8 mai 1972 : la fin de la grève du Joint français

« Il aura fallu 8 semaines de grève, une dizaine d'entretiens avec le Préfet des Côtes du Nord, 3 négociations avec la Direction, des heures et des heures de discussion pour aboutir enfin à l'accord de samedi dernier, accord qui a donc été ratifié aujourd'hui par la majorité des ouvriers du joint français. »1

Nous sommes le 8 mai 1972 et la grève du Joint français vient de prendre fin. Par 641 voix contre 191, les ouvriers arrêtent un conflit social débuté le 13 mars, quand ils « demandaient une augmentation des salaires de 70 centimes par heure de travail et un treizième mois ». Mais loin de ne rester qu’un conflit à distance avec la direction parisienne qui avait décentralisé son usine à Saint-Brieuc en 1962 ; la grève prend une dimension  nationale au cours  du mois d’avril, notamment grâce à une photo devenue iconique qui met aux prises un manifestant et un CRS.
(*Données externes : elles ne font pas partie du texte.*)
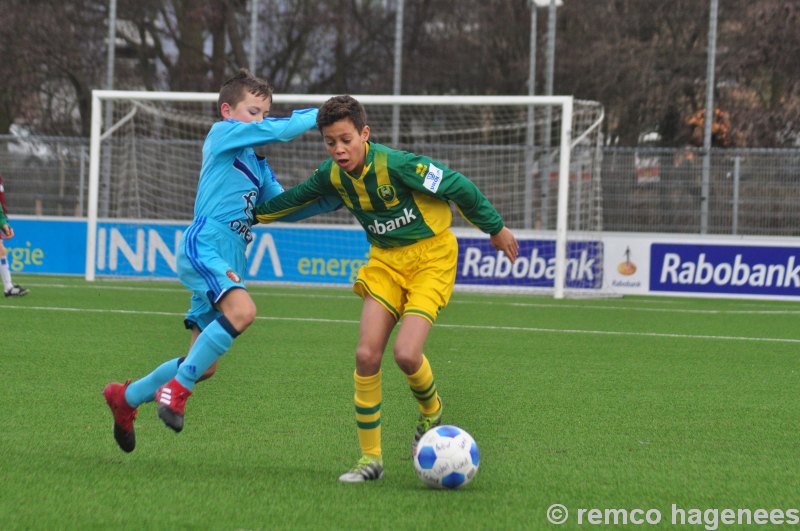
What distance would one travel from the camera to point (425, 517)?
13.5 feet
Manifestation à Saint-Brieuc lors de la grève du Joint français. Archives Ouest-France.

Au-delà de ce cliché, si la grève du Joint français demeure aussi bien accrochée à nos mémoires, c’est aussi parce qu’elle se termine par une victoire pour les ouvriers briochins. En effet, même si  leurs revendications ne sont pas totalement satisfaites, « ils ont [tout de même] obtenu 65 centimes d'augmentation en deux étapes et une prime fixe de fin d'année de 325 francs. » Le journaliste de l’ORTF qui relaye l’information juge que si « ces chiffres ne sont pas à première vue très élevés et pourtant c'est déjà beaucoup pour un OS [ouvrier spécialisé] du Joint, qui gagne en moyenne entre 800 et 1000 francs par mois dans cette usine  […] qui emploie 1000 personnes dont 60% de femmes ».
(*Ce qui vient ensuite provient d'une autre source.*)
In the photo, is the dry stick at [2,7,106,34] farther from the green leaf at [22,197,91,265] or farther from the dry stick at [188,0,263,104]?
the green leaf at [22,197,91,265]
En outre, la grève du Joint français a débordé du cadre des simples revendications d’ouvriers d’usine. Comme le raconte le journaliste : « un très long conflit donc s'est terminé aujourd'hui, un conflit qui a posé une nouvelle fois le problème de la décentralisation parisienne, une décentralisation pas toujours aussi simple qu'on veut bien le dire et qui ne va pas sans poser de problèmes notamment en ce qui concerne la main-d’œuvre et les salaires. »

Ces décentralisations parisiennes  des années 1960 étaient pourtant censées apporter la modernité en province, et en Bretagne plus particulièrement grâce au lobbying du CELIB. Cette modernité s’incarnait alors dans un discours politique qui accompagnait l’implantation d’industries de pointe  en Bretagne : l’usine Citroën de Rennes-La Janais, la centrale nucléaire de Brennilis, le radôme de Pleumeur-Bodou, ou bien le Joint français à Saint-Brieuc.
Cependant, au  cours de la décennie 1970, ce discours passe de moins en moins auprès de Bretons qui développent des revendications régionales. A Saint-Brieuc, au printemps 1972, celles-ci s’incarnent dans « un élan sans précédent de solidarité régionale » :

« Pendant 2 mois, les paysans et les commerçants de la région ont apporté viande, légumes et fruits. Pendant 2 mois, chaque dimanche, on quêtait à la sortie des églises pour les familles des ouvriers, pendant 2 mois et à tour de rôle, les municipalités de la région votaient des crédits exceptionnels. Pendant 2 mois enfin, galas de variété, représentations théâtrales et matches sportifs venaient gonfler la caisse des grévistes. A l'heure qu'il est près d'un million de nouveaux francs ont été récoltés et redistribués aux familles des ouvriers. »

Lors de la grève du Joint français. Collection particulière.

Un discours régionaliste se déploie même lors des concerts de soutien. C’est notamment Gilles Servat qui consacre une chanson à la grève : «  Ouvriers du Joint français / Paysans des grèves du lait / Vos actes sont la semence / D’où germent nos espérances ». Plus qu’un puissant symbole, cette chanson dit bien le glissement des luttes. Face aux difficultés qui frappent la décennie 1970, les revendications sociales et  économiques perdent peu à peu de la voix. C’est de plus en plus sur le terrain culturel que se joue le régionalisme. Par exemple, le combat  pour la langue  bretonne reprend de plus belle avec la création des premières écoles Diwan. Et d’ailleurs, en 1977, le président Valéry Giscard d’Estaing ne fait pas autre chose quand il accorde une charte culturelle aux Bretons ; quand ses prédécesseurs délocalisaient, quant à eux, des usines de région parisienne vers la Bretagne.

Thomas PERRONO

 

 

 

 

1 INA – L’Ouest en mémoire. « Fin de la grève au Joint Français à Saint Brieuc », Journal de 20h, ORTF, 8 mai 1972, en ligne.